Expand my Community achievements bar.

Dive into Adobe Summit 2024! Explore curated list of AEM sessions & labs, register, connect with experts, ask questions, engage, and share insights. Don't miss the excitement.
SOLVED

compaction - which nodes are being deleted

Avatar

Level 3

We've problems with a repository growing out of control. Luckily compaction helps a lot (we're using online compaction), but I'd like to determine what is being deleted (compacted).

I'm using 

java -Dlogback.configurationFile=/tmp/logback.xml   -jar ~/Downloads/oak-run-1.4.9.jar compact repository/segmentstore/ >>/tmp/oak-run.log

with logback logging at trace level to try to determine what is being deleted. Although it seems to be pretty close, it's not really telling me the path of the nodes that are being deleted.

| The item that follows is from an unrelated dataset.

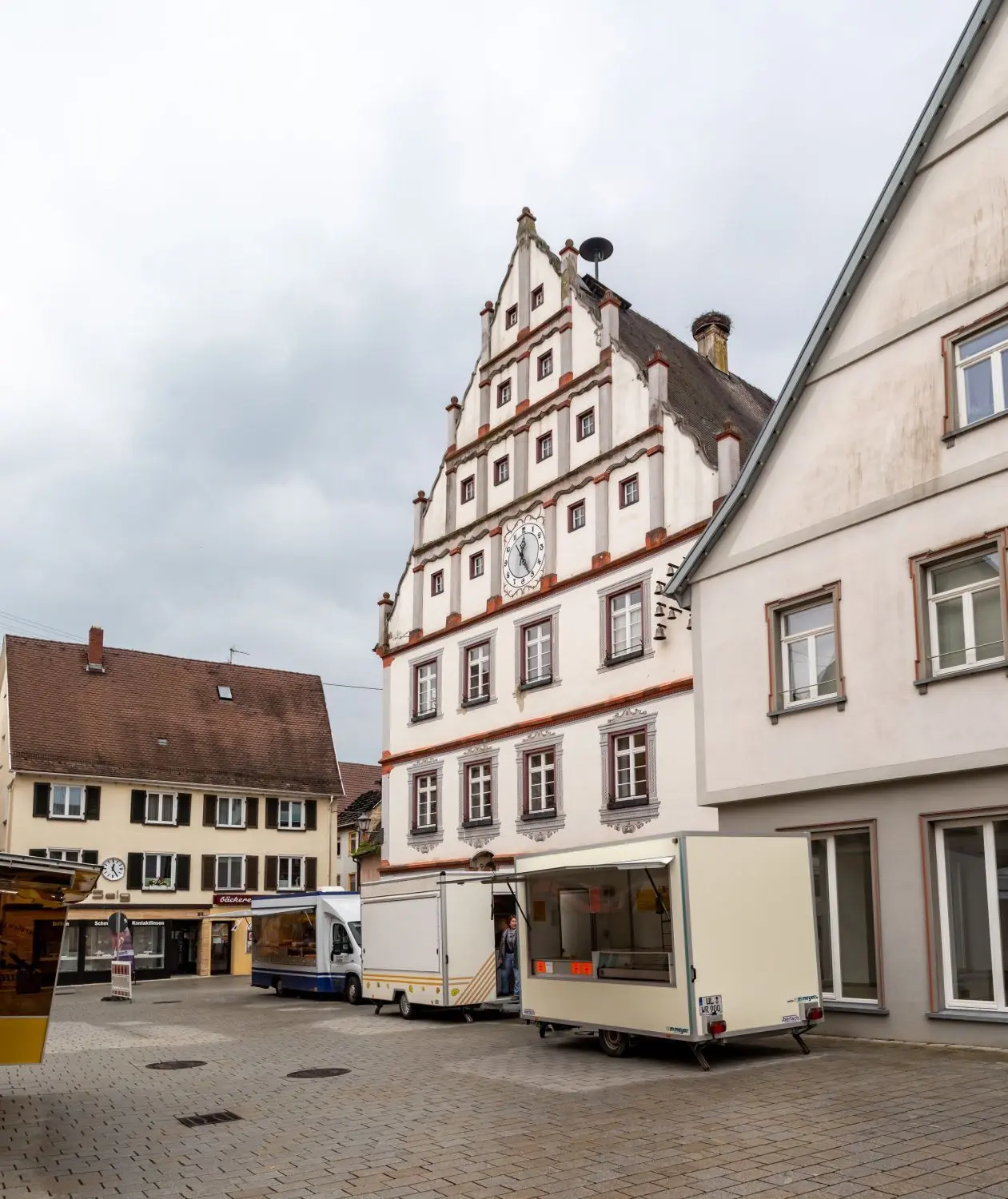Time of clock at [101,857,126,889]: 12:24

Reference: https://docs.adobe.com/docs/en/aem/6-2/deploy/platform/storage-elements-in-aem-6.html#Performing%20O...

Any suggestion on how to tackle this? My next try is going to be enabling repository write logging to determine the path of the nodes being written.

Thx,

Federico

1 Accepted Solution

Avatar

Correct answer by
Level 3

Opkar, 

Nope, I wasn't using the rm-all flag.

 

Jörg,

Thanks a lot for the article. I was doing exactly that. The tip of the stacktrace generation when creating a new session is quite neat!

In the end the problem was an hourly invoked process that was rebuilding some content packages and downloading them from aem. The rebuilding operation increases the size of the repository by the same amount as the package size (which is over one GB). I suppose this is because of the appending nature of the JCR implementation.

Generating these packages less often + online compaction should take care of this.

Thanks for your help!

Federico

View solution in original post

6 Replies

Avatar

Administrator

Hi

Please read this community article that covers most about Compaction.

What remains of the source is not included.